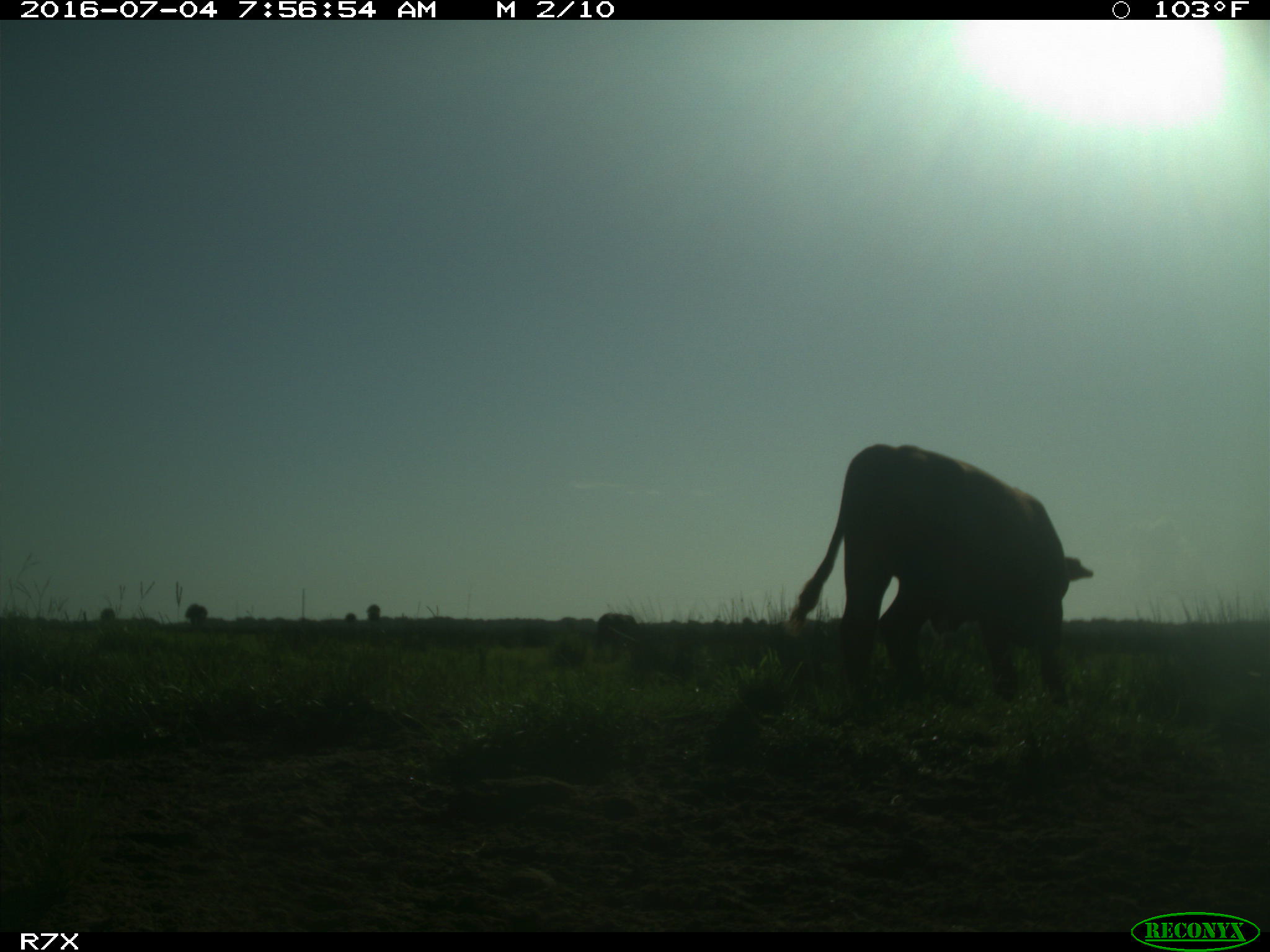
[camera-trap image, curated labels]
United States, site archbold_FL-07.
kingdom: Animalia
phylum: Chordata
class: Mammalia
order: Artiodactyla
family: Bovidae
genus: Bos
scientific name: Bos taurus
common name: domestic cow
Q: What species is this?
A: Bos taurus (domestic cow).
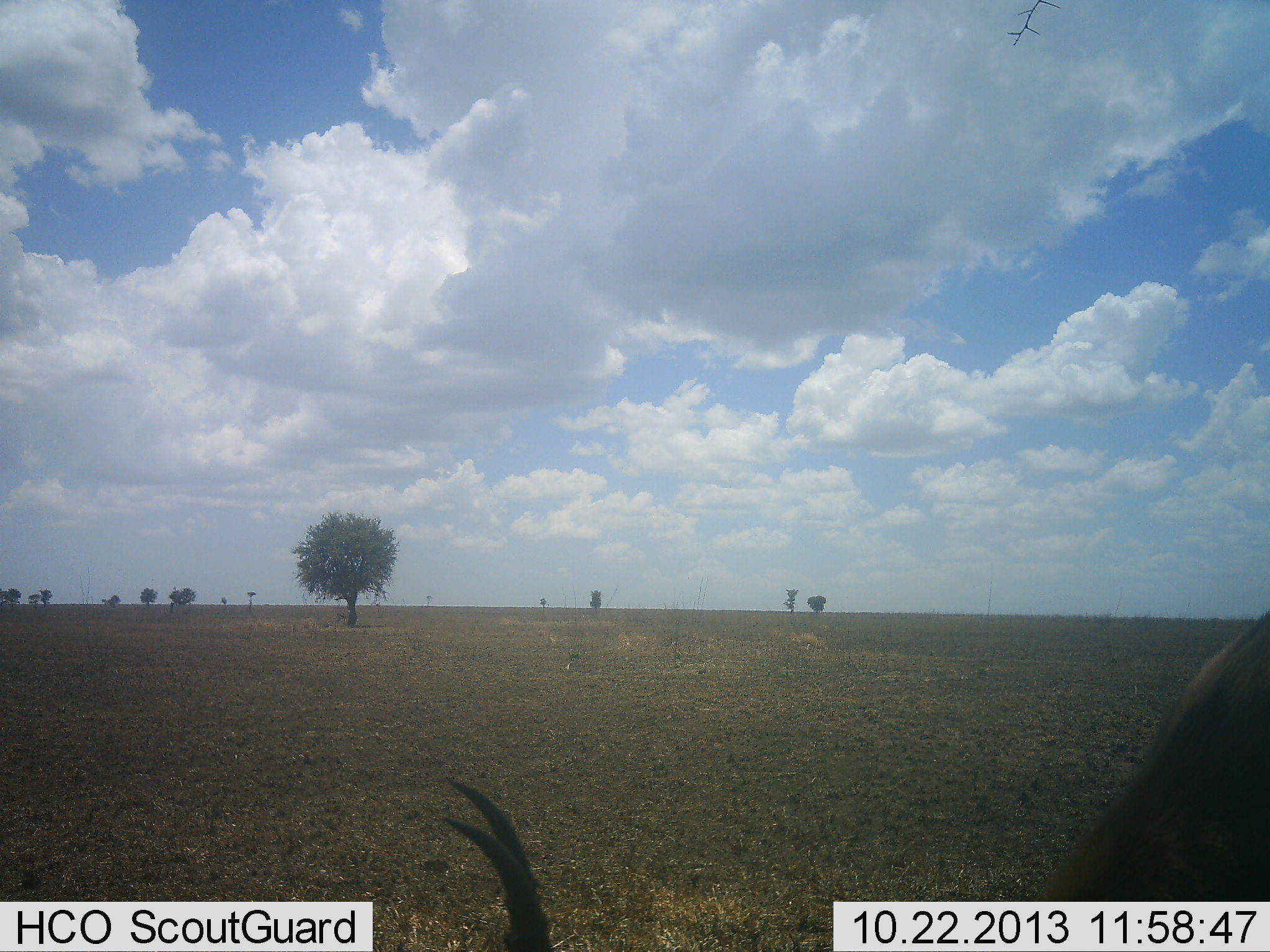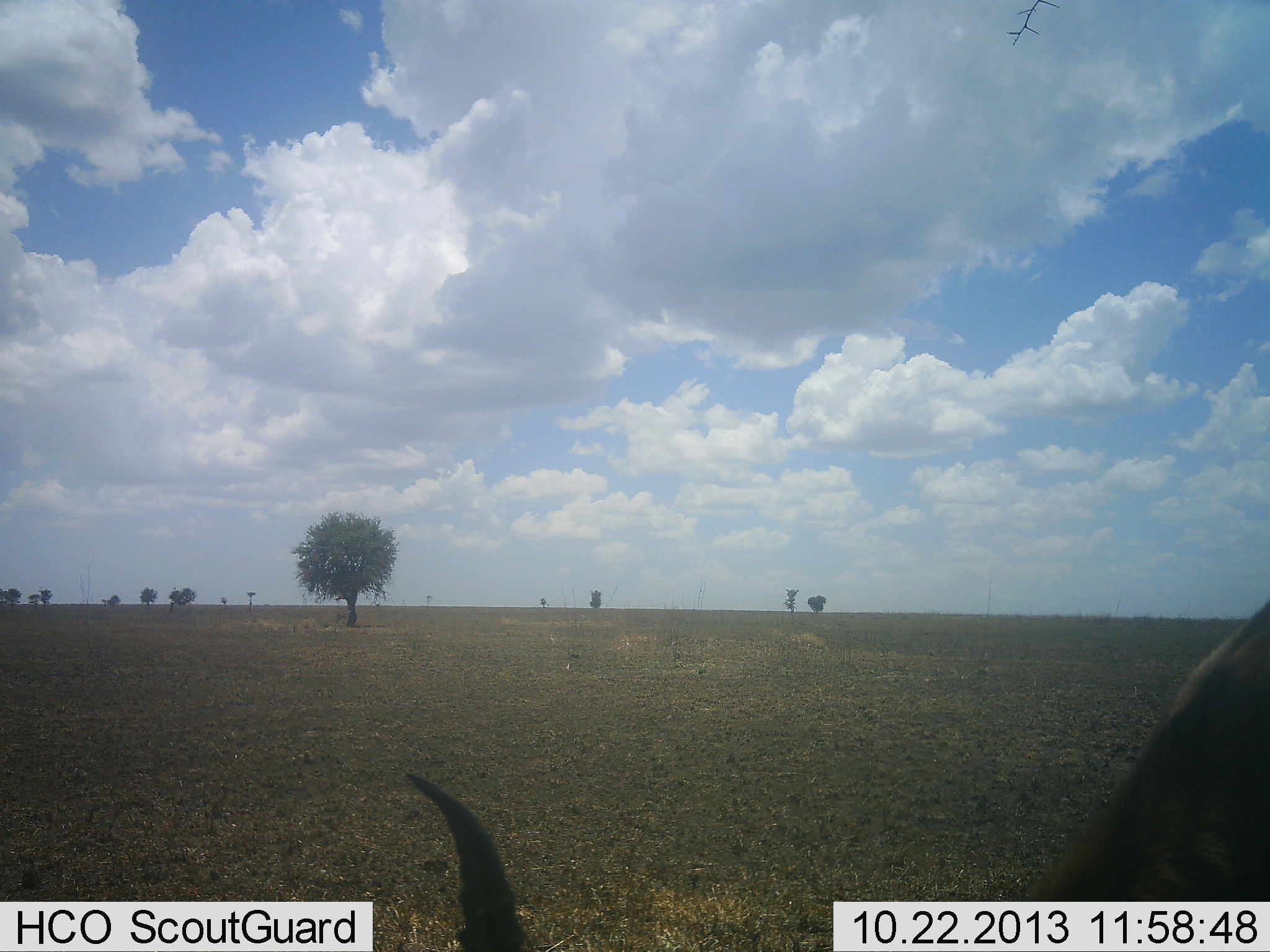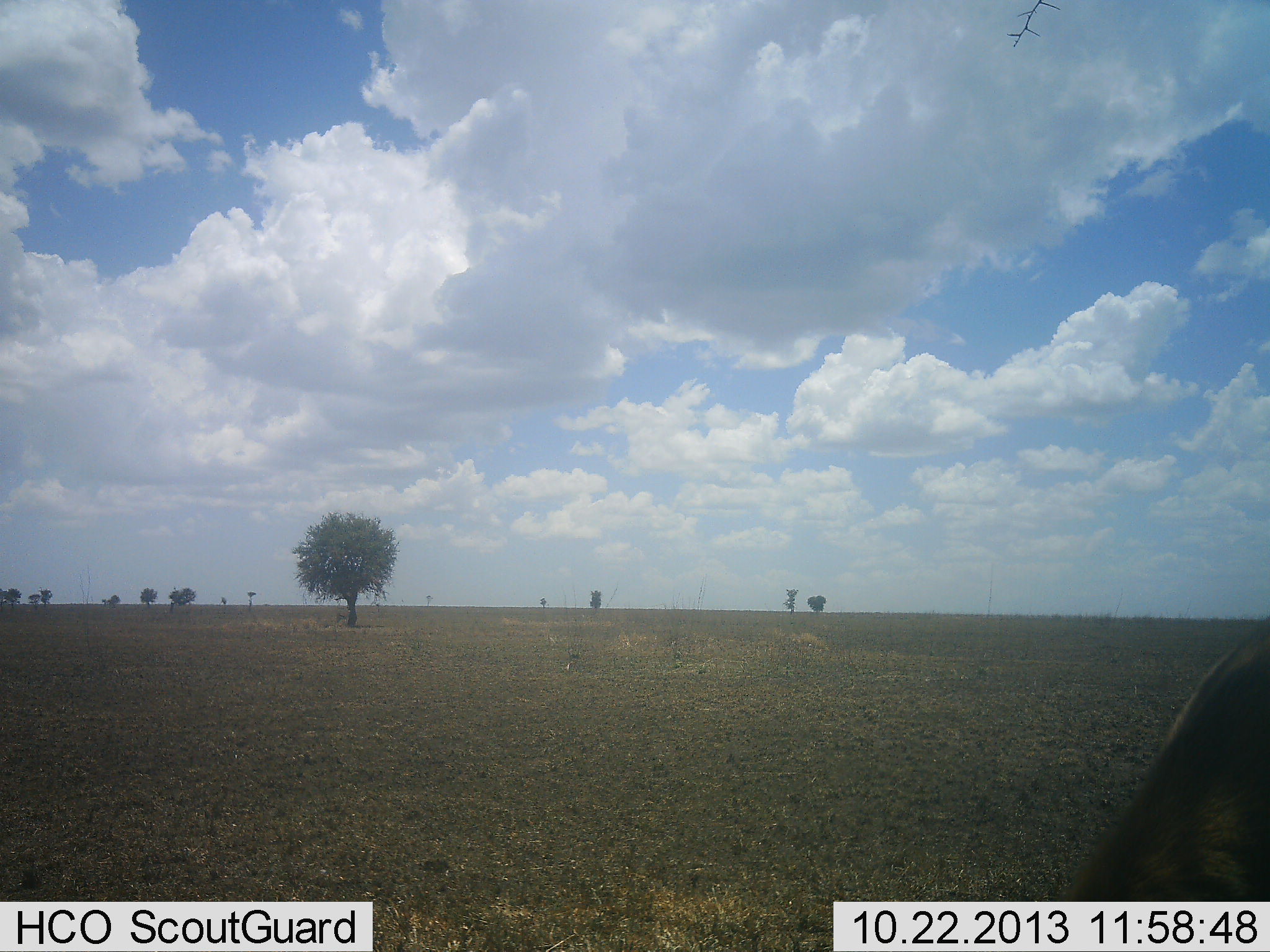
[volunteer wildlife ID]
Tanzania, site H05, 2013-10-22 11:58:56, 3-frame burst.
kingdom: Animalia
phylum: Chordata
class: Mammalia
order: Artiodactyla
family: Bovidae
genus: Eudorcas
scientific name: Eudorcas thomsonii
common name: thomson's gazelle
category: gazellethomsons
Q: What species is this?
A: Gazellethomsons (thomson's gazelle) (Eudorcas thomsonii).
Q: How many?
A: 1.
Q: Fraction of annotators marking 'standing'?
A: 12%.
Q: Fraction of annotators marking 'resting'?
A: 0%.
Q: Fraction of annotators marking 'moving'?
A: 12%.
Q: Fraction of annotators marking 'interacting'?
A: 0%.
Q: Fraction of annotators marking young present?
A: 0%.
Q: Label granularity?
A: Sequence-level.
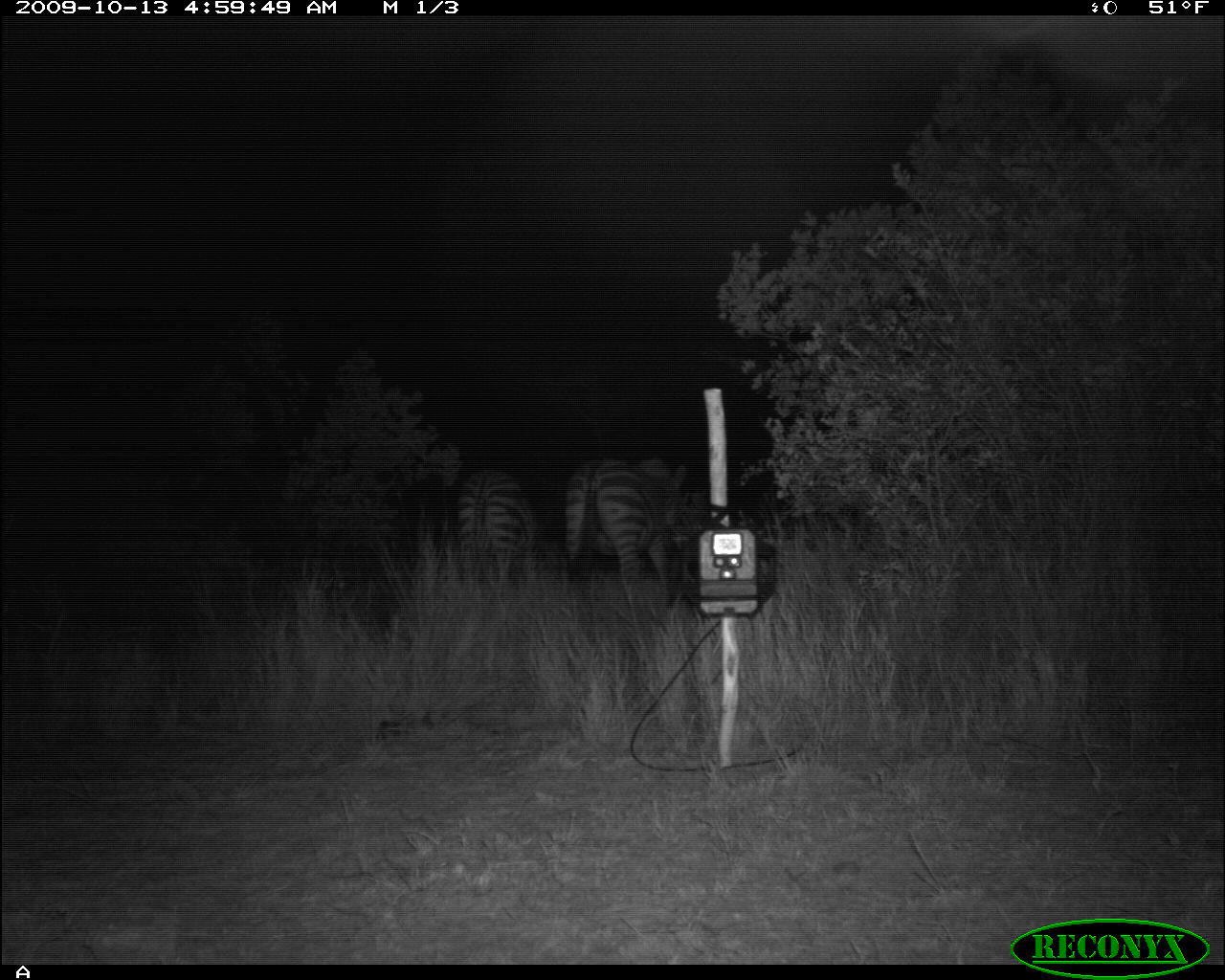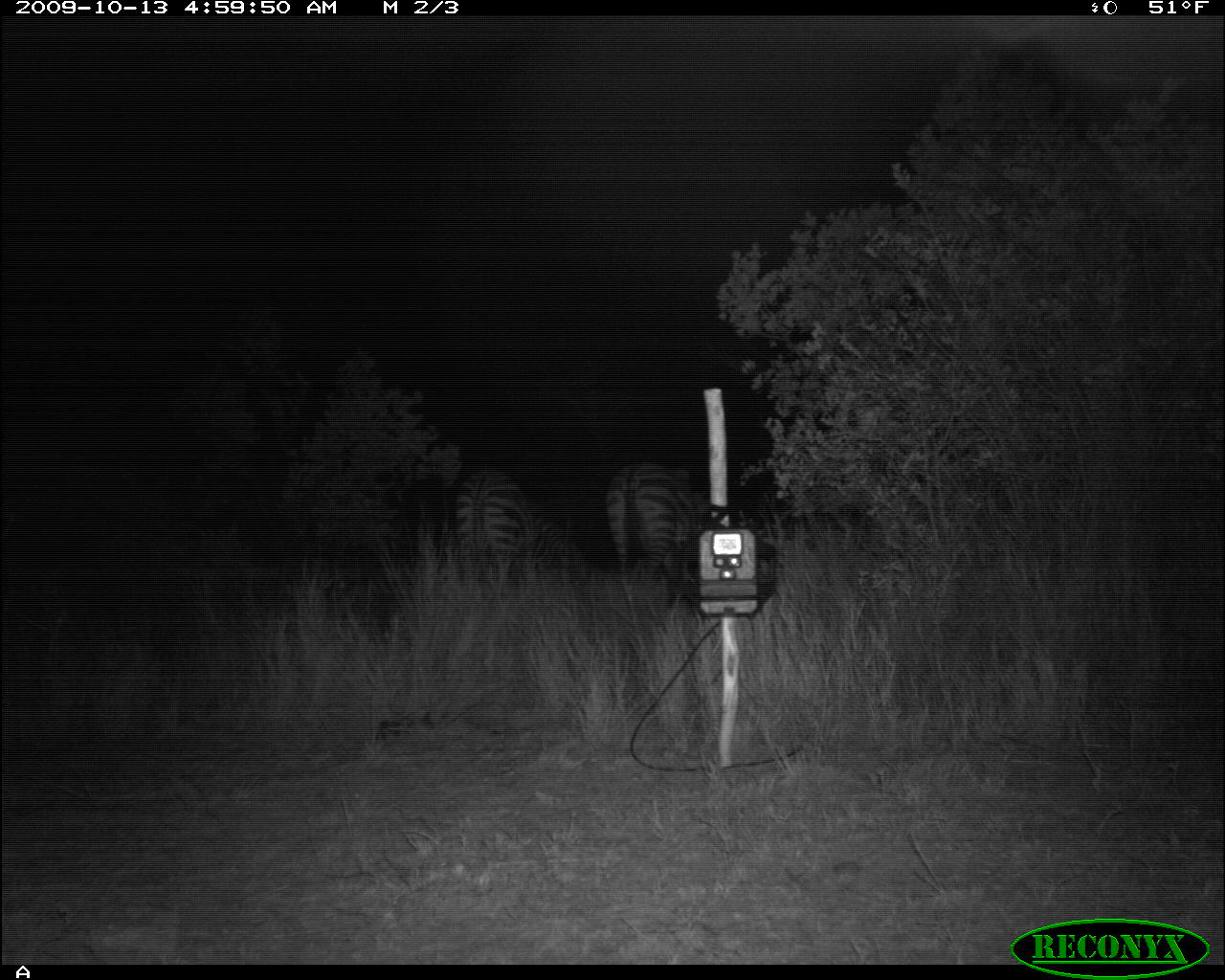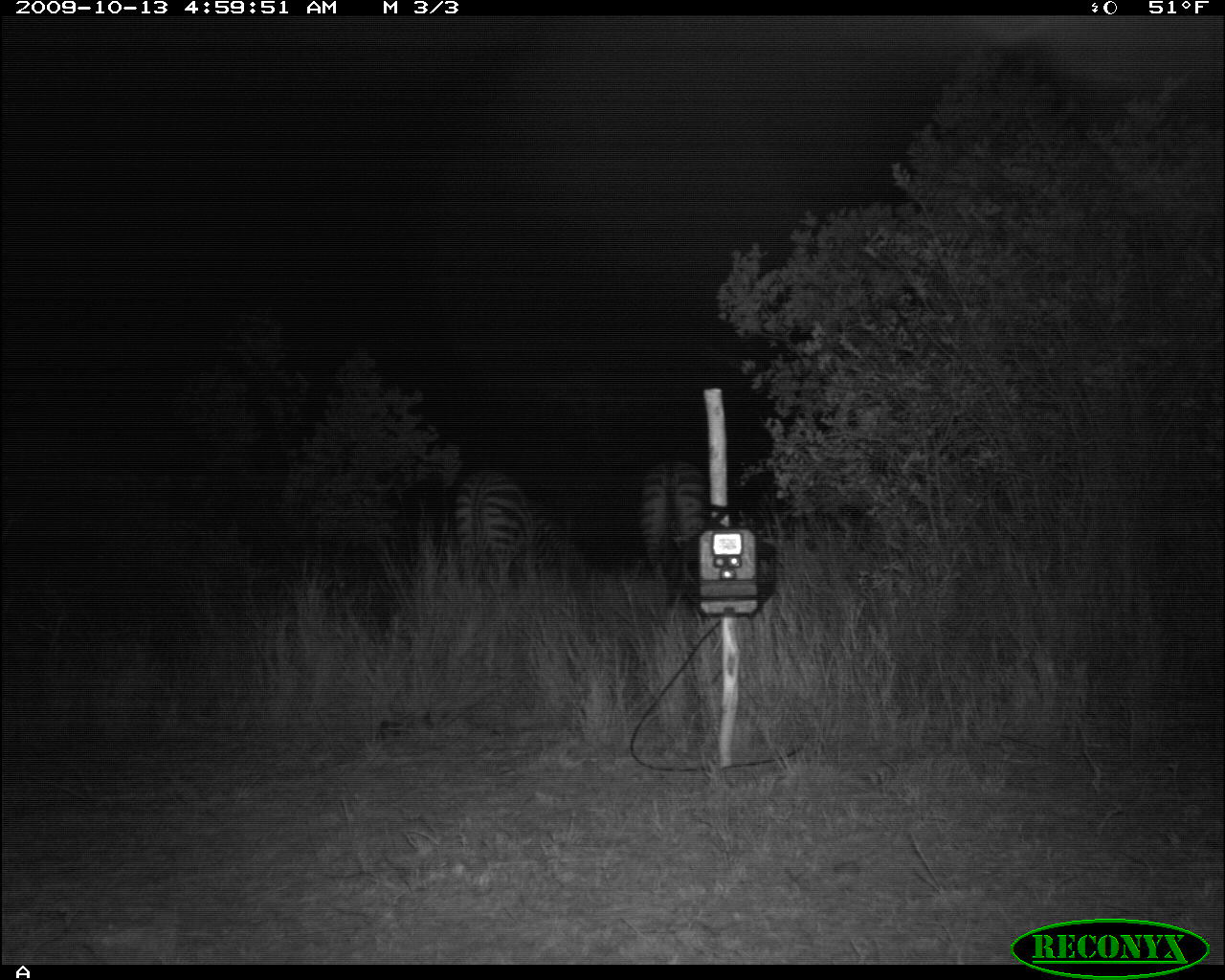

What is expected
Repeat the listing above in full, exactly, and omit its pictures.

Solution for this task
[camera-trap image, curated labels]
United States, site archbold_FL-07.
kingdom: Animalia
phylum: Chordata
class: Mammalia
order: Artiodactyla
family: Bovidae
genus: Bos
scientific name: Bos taurus
common name: domestic cow
Q: What species is this?
A: Bos taurus (domestic cow).
[volunteer wildlife ID]
Tanzania, site H05, 2013-10-22 11:58:56, 3-frame burst.
kingdom: Animalia
phylum: Chordata
class: Mammalia
order: Artiodactyla
family: Bovidae
genus: Eudorcas
scientific name: Eudorcas thomsonii
common name: thomson's gazelle
category: gazellethomsons
Q: What species is this?
A: Gazellethomsons (thomson's gazelle) (Eudorcas thomsonii).
Q: How many?
A: 1.
Q: Fraction of annotators marking 'standing'?
A: 12%.
Q: Fraction of annotators marking 'resting'?
A: 0%.
Q: Fraction of annotators marking 'moving'?
A: 12%.
Q: Fraction of annotators marking 'interacting'?
A: 0%.
Q: Fraction of annotators marking young present?
A: 0%.
Q: Label granularity?
A: Sequence-level.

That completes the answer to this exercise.